Quizás algunos se sorprenderán con esto. En su momento, como recordarán lectores con buena memoria, advertí que la elección inicial de Obama, y su reelección, se sustentaron en espejismos sentimentaloides e ilusiones sin base, y que las consecuencias de tales actitudes serían el desencanto y la frustración. La prensa internacional, en Estados Unidos, Europa y América Latina, ampliamente controlada en el plano ideológico por la izquierda bienpensante, se encargó de construir una muralla protectora alrededor de Obama, muralla que impidió –y todavía lo logra a medias– un juicio ponderado sobre el personaje, su trayectoria y sus ideas. Y hay que decirlo: el hecho de ser un político de color fue factor esencial en sus dos victorias electorales, más allá de los criterios que usualmente se utilizan para evaluar a un candidato.
Recuerdo que pocas semanas antes de la elección de Obama en 2008, un importante empresario radicado en Estados Unidos, muy influyente en círculos de poder de ese país, me dijo que si Obama no era seleccionado se iba a producir una protesta masiva y posiblemente violenta de afroamericanos en ciudades como Detroit, Los Ángeles y Washington DC, entre otras. Honestamente ignoro si tal percepción era cierta y bien fundamentada, pero recuerdo que entonces pensé: ¿Hasta aquí ha llegado la democracia en Estados Unidos? ¿Resulta que la persistencia obsesiva del tema racial impone condiciones a los electores, que casi se ven forzados, así sea inconscientemente, a decidir su voto en función de soterradas amenazas de violencia callejera?

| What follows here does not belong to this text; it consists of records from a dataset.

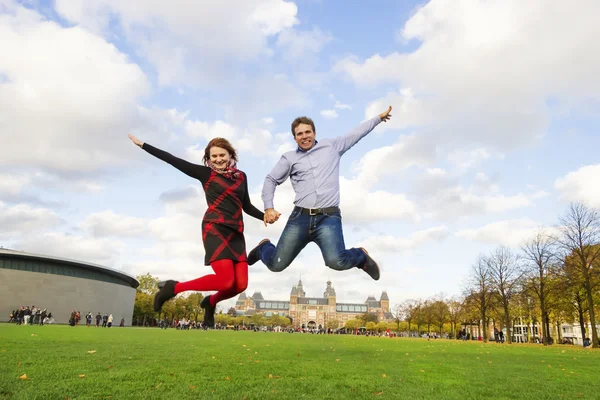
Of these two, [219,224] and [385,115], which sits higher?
[385,115]

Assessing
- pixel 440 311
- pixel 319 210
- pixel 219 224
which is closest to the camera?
pixel 219 224

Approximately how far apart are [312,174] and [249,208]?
105 cm

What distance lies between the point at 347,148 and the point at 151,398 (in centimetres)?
442

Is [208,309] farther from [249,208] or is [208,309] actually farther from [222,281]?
[249,208]

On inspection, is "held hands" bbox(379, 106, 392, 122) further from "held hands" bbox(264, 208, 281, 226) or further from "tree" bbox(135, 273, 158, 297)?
"tree" bbox(135, 273, 158, 297)

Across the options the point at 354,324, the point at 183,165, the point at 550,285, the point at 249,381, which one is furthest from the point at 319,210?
the point at 354,324

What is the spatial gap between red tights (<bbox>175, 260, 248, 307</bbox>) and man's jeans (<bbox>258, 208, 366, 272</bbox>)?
0.59 m

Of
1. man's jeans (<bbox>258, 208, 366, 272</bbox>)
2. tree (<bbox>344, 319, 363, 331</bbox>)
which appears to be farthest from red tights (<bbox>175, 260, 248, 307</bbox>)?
tree (<bbox>344, 319, 363, 331</bbox>)

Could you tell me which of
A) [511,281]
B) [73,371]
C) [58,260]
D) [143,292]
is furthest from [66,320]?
[73,371]

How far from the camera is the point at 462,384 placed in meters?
7.45

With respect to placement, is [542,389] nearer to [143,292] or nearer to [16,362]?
[16,362]

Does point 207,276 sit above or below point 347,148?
below

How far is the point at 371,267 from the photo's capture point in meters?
6.11

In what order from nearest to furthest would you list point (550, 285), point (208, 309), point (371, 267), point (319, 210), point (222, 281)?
point (222, 281) → point (208, 309) → point (319, 210) → point (371, 267) → point (550, 285)
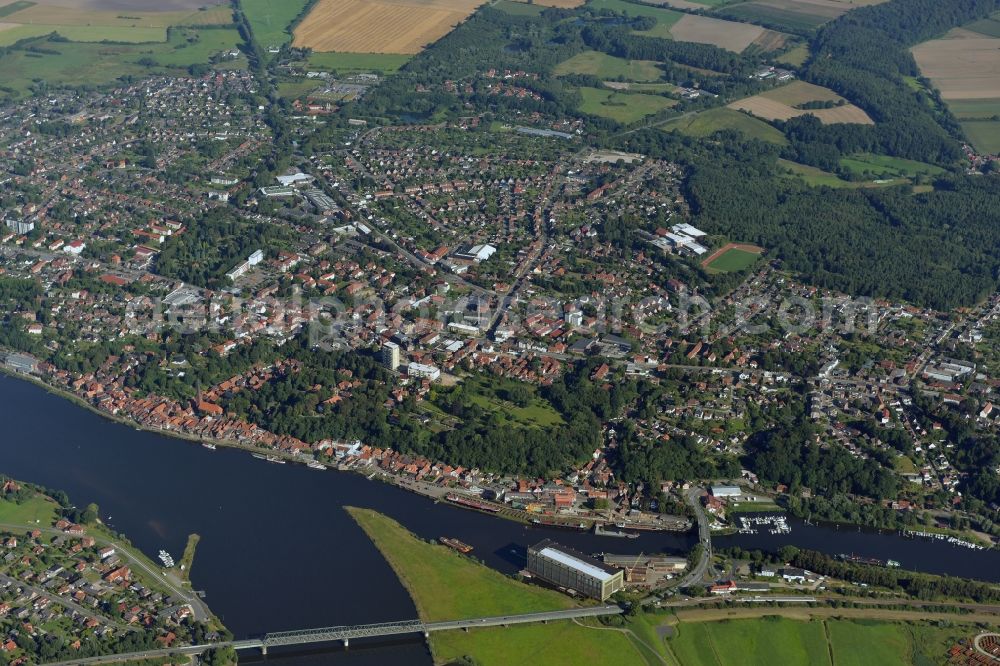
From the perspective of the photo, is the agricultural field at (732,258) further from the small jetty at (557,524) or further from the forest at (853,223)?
the small jetty at (557,524)

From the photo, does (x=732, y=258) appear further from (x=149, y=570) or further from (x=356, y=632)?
(x=149, y=570)

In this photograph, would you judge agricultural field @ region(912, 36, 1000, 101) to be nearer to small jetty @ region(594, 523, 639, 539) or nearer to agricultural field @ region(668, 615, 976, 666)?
small jetty @ region(594, 523, 639, 539)

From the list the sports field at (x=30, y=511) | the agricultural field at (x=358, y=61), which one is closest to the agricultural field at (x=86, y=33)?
the agricultural field at (x=358, y=61)

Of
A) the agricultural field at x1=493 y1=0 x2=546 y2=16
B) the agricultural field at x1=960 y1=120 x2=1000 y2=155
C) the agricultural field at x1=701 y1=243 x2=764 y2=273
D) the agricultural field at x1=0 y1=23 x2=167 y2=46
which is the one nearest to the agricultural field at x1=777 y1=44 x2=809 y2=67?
the agricultural field at x1=960 y1=120 x2=1000 y2=155

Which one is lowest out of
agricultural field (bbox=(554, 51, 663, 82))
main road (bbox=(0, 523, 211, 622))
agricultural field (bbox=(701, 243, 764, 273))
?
main road (bbox=(0, 523, 211, 622))

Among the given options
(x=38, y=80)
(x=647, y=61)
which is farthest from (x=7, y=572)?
(x=647, y=61)
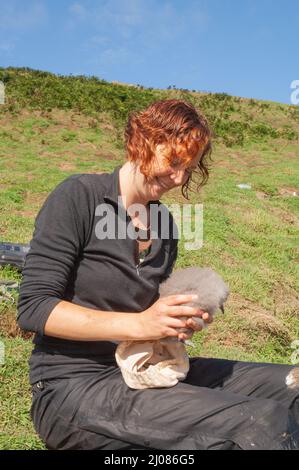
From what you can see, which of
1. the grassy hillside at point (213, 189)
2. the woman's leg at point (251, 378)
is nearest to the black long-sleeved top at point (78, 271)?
the woman's leg at point (251, 378)

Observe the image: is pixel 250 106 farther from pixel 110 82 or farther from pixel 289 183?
pixel 289 183

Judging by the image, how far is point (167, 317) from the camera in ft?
5.96

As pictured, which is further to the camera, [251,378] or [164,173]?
[251,378]

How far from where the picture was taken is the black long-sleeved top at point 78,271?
197cm

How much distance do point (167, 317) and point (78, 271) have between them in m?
0.47

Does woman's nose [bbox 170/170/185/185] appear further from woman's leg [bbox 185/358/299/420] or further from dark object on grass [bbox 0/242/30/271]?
dark object on grass [bbox 0/242/30/271]

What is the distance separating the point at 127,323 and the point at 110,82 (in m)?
25.7

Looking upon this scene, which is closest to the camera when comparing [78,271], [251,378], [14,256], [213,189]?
[78,271]

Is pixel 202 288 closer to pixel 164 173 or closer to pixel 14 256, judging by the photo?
pixel 164 173

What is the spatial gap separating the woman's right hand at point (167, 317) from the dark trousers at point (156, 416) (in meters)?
0.25

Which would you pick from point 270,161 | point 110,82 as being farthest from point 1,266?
point 110,82

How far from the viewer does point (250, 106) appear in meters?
27.2

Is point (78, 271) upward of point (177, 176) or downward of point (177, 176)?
downward

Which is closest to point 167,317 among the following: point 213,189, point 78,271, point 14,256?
point 78,271
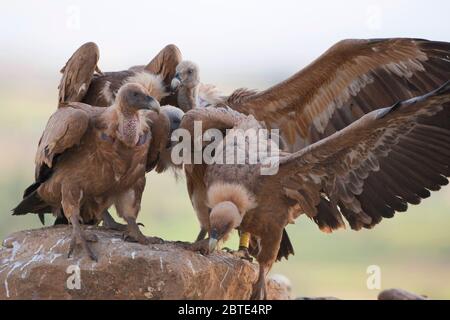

Es muy grave que numerosos norteamericanos continúen arrastrando un complejo de culpa por lo ocurrido en el pasado; y es muy grave que no pocos afroamericanos sigan llevando consigo un ansia de pasar facturas por ese pasado a nuevas generaciones, a las que resulta injusto, aparte de absurdo, cobrar el dolor de la esclavitud y la discriminación.
Lo más paradójico de todo esto es que no pocos entre aquellos que, con razón, se oponen a discriminar y juzgar a los seres humanos por el color de su piel, actúan precisamente de esa forma cuando se trata de Obama, ejerciendo una especie de “racismo al revés”: Obama es presuntamente intocable pues es un hombre de color. Esto también me parece condenable, y surcando ese camino Estados Unidos acabó por elegir a una persona sin experiencia, un verdadero iluso, que fue llevado de la mano por un “establishment” acosado por sus complejos de culpa a ocupar la Presidencia de un gran poder.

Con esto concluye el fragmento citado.